Il film è un continuo dialogo tra spazi chiusi e aperti, tra la imponente catena montuosa innevata e la carrozza, temporaneo rifugio dalla tormenta, e poi di nuovo da questa all’emporio di Minnie. I nostri sono costretti a una claustrofobica e mal sopportata convivenza, che rivela i lati più nascosti del loro carattere. Com’è lecito aspettarsi da un film di Tarantino, non ci sono buoni o cattivi, o meglio, tutti possiedono quella malvagità ben nota dei suoi personaggi, ma in ognuno di loro c’è sia luce sia buio. Inoltre, tutti agiscono secondo un codice ben chiaro, forgiato sia dalle vicissitudini personali sia dalla triste esperienza della guerra civile.
I personaggi sono caratterizzati e recitati in modo molto convincente. Il Maggiore Warren ha l’onore di essere una delle migliori, se non la migliore interpretazione di S.L. Jackson di sempre (incredibile che non abbia ricevuto nemmeno una nomination agli Oscar). Ex schiavo arruolatosi tra le file dei nordisti, se ne va in giro con una lettera di Abramo Lincoln nel taschino. È vendicativo e spietato e ha il classico senso dell’umorismo di chi prima ti saluta e poi ti infila una pallottola nella schiena. Una nota di merito va senz’altro anche a Jennifer Leigh, che lascia quasi senza parole nei panni della spietata fuorilegge Daisy Domergue. A tratti fredda e calcolatrice, a tratti pazzoide, rimane un personaggio indecifrabile per tutto il film, complici anche le pessime condizioni in cui si trova il suo viso, che potranno solo peggiorare.
Dal punto di vista tecnico, Tarantino fa grande sfoggio delle sue capacità, per esempio nei cambi di messa a fuoco. Nelle (molte) inquadrature in cui ci sono due o più piani importanti per la narrazione, e in particolar modo quando due personaggi su piani diversi dialogano tra loro, la macchina focheggia senza sosta da uno all’altro, ma con una tale fluidità e precisione da risultare una gioia per gli occhi. Il regista si diverte e porta all’estremo questo processo, ma vi renderete conto da soli dove.
Tarantino è inoltre abile nello sfruttare la ridotta latitudine di posa della pellicola, usandola a suo favore per regalarci delle silhouette che rasentano la perfezione. Un esempio è la scena in cui il Maggiore Warren e John Ruth, seduti in carrozza, parlano con lo sceriffo, che si trova fuori, e meditano se dargli o meno un passaggio. Con la macchina da presa alle loro spalle, dei due vediamo solo le sagome e alcuni lineamenti appena accennati dei loro profili, quel tanto che basta per rendere tridimensionali le silhouette.
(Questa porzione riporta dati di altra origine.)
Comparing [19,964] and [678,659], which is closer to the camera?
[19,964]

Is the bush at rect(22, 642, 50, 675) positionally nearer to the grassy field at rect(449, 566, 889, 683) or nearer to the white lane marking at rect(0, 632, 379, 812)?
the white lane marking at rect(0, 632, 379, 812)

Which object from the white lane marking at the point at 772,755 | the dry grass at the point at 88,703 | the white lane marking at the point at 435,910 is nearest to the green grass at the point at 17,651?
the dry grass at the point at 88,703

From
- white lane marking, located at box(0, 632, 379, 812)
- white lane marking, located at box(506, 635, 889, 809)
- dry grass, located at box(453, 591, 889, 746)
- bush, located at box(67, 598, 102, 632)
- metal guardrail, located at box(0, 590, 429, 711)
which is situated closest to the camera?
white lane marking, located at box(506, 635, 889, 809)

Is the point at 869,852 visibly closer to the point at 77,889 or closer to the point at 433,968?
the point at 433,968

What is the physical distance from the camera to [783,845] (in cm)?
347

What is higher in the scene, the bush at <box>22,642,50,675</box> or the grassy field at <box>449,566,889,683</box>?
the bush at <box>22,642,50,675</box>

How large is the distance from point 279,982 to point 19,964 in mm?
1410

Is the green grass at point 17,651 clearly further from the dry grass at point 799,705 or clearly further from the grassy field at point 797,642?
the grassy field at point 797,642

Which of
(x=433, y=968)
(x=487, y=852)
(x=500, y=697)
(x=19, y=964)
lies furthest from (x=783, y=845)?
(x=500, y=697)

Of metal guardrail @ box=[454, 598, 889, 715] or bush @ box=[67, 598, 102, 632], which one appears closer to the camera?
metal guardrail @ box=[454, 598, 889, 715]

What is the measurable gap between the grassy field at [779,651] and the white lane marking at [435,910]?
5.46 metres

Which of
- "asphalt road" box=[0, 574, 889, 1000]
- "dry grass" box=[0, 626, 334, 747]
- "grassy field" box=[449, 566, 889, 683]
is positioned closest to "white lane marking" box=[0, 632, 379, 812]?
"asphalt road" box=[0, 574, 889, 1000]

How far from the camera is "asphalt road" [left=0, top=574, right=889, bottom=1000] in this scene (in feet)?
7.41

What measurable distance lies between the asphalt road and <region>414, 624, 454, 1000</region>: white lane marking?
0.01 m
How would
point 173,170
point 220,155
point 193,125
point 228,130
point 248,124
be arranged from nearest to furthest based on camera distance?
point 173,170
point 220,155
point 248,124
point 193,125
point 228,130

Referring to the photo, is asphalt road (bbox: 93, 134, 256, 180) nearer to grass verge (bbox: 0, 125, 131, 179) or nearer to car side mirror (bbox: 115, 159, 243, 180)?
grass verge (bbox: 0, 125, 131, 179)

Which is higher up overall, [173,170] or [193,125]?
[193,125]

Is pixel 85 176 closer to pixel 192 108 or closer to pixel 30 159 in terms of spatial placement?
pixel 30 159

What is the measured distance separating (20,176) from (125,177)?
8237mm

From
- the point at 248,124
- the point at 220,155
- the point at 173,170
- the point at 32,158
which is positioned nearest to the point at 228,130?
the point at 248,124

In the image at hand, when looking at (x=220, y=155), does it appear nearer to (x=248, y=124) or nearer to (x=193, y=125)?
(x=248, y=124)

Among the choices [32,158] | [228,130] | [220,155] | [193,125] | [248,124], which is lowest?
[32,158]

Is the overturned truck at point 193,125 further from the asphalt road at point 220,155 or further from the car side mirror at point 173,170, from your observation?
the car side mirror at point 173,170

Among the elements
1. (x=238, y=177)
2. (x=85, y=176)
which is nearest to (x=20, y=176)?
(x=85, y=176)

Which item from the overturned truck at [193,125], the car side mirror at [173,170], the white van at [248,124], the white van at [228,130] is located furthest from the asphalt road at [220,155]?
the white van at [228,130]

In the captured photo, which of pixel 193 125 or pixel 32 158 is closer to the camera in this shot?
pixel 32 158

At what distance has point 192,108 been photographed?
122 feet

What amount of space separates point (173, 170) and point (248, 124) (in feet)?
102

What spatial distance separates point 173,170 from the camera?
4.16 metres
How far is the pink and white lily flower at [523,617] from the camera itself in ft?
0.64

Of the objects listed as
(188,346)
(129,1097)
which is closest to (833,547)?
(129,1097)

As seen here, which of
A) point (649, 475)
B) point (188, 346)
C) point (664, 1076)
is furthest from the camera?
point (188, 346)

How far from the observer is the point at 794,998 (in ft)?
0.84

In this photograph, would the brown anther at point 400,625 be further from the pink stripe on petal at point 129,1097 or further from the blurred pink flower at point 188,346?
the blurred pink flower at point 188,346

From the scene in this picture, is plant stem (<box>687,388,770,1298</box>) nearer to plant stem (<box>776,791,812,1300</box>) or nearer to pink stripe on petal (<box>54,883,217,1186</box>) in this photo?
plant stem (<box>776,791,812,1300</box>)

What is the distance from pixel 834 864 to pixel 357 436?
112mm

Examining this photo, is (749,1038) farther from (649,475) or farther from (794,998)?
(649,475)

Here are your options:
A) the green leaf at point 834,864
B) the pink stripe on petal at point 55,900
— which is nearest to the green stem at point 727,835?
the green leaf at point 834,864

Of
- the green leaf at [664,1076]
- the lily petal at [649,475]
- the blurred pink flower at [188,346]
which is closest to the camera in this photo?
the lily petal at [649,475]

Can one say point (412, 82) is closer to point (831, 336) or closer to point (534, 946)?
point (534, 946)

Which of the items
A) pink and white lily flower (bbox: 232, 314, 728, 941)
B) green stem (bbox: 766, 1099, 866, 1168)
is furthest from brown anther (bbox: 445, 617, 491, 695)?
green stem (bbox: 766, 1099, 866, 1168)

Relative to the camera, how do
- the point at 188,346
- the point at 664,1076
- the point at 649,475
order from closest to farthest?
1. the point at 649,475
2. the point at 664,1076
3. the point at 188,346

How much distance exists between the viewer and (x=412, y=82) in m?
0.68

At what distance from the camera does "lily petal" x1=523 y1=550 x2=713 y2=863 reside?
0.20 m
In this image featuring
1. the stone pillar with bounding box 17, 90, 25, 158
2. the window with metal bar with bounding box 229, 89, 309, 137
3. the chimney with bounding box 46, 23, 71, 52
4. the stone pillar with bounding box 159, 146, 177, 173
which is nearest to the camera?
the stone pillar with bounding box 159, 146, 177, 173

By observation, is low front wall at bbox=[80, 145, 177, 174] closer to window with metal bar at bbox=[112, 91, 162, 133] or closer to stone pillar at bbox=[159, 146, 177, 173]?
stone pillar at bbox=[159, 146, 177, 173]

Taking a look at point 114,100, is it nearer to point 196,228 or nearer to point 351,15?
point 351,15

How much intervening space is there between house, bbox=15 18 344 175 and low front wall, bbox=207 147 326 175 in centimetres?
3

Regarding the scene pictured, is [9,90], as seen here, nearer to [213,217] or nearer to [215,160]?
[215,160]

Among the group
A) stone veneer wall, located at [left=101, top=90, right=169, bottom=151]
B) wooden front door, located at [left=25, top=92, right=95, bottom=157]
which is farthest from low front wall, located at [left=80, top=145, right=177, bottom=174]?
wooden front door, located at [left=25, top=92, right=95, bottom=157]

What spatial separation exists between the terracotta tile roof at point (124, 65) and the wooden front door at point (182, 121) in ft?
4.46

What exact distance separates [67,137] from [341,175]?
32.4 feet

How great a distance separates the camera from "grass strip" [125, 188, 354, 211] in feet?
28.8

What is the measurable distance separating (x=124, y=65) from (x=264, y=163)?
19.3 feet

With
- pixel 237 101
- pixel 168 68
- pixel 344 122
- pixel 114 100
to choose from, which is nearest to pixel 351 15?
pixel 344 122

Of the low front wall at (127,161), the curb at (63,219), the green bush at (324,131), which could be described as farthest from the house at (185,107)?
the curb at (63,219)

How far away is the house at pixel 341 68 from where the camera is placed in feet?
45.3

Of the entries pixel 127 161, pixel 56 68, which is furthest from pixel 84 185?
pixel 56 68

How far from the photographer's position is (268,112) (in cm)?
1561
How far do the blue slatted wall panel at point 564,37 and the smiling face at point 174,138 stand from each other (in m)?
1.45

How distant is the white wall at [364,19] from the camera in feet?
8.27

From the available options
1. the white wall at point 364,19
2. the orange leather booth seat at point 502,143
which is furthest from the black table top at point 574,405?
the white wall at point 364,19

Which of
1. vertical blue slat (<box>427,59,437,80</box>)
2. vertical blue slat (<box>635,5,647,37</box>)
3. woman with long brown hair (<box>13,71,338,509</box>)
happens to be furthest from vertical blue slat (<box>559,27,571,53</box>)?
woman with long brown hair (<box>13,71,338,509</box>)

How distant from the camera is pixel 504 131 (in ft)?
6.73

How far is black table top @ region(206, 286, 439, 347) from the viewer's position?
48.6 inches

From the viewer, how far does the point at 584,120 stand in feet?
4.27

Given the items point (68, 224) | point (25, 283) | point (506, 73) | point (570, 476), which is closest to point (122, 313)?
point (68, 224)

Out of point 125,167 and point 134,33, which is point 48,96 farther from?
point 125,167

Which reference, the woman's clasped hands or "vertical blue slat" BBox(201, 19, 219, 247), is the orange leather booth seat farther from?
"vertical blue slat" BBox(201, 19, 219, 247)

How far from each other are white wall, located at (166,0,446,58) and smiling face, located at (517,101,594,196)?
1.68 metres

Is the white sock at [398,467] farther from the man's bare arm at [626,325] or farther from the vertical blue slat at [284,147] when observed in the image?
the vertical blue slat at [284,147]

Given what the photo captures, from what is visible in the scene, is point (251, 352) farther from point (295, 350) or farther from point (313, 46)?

In secondo piano invece vediamo chiaramente lo sceriffo e il paesaggio innevato circostante.
Per concludere, The Hateful 8 è un’opera d’arte, un tributo alla storia americana che vuole, come lo stesso Tarantino ha dichiarato, rappresentare anche la contemporaneità, facendo dei suoi personaggi una metafora degli americani di oggi. Il tutto accompagnato da un impatto visivo e sonoro che raggiunge nuove vette di perfezione e da una recitazione superlativa, perlomeno di una buona fetta del cast. Volendo trovare una pecca, il cambio repentino di ritmo (e forse anche di genere) dalla seconda ora in poi, possono spiazzare e non risultare gradevoli a tutti, ma se considerato nell’insieme del film, il tutto assume una forma molto precisa e dà un’idea di quale livello di maturità artistica abbia raggiunto il signor Quentin Tarantino.